Briefe zustellen wird im nächsten Jahr erneut teurer: Die Deutsche Post will zum 1. Januar die Preise erhöhen. Das Porto für einen Standardbrief innerhalb Deutschlands soll zum 1. Januar 2015 von 60 auf 62 Cent steigen. Ein Kommentar von Hagen Strauß.

Dass die Post erneut das Porto erhöht, verwundert nicht: Der Brief ist ein Auslaufmodell. Viele werden das bei sich selber feststellen können, wenn sie sich daran erinnern, wann sie das letzte Mal zu Papier und Stift gegriffen haben, um einen Brief zu schreiben. Ewig dürfte das her sein. Und wer läuft noch los und besorgt Marken, wenn er rasch eine Mail oder eine SMS versenden kann? Selbst der Liebesbrief ist out. Schade eigentlich.

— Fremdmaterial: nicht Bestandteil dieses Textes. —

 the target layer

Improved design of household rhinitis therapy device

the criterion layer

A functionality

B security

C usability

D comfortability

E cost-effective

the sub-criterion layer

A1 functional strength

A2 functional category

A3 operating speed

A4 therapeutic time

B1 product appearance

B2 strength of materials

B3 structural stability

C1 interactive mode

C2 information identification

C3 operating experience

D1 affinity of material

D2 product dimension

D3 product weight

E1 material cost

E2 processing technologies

Freunde des geschliffenen Wortes werden das beklagen, weil durch den technischen Fortschritt auch ein Kulturgut verloren geht – wenn nicht sogar die Fähigkeit, mit der Hand (schön) zu schreiben. Die Tastatur dominiert das Leben. So ist die schöne neue Welt der sozialen Netzwerke. Darauf reagiert die Post jetzt. Die zwei Cent mehr sind freilich hinnehmbar, wenn dadurch das System Brief einigermaßen aufrechterhalten werden kann. Vor allem für jene, die mit dem Internet oder Handy nichts am Hut haben.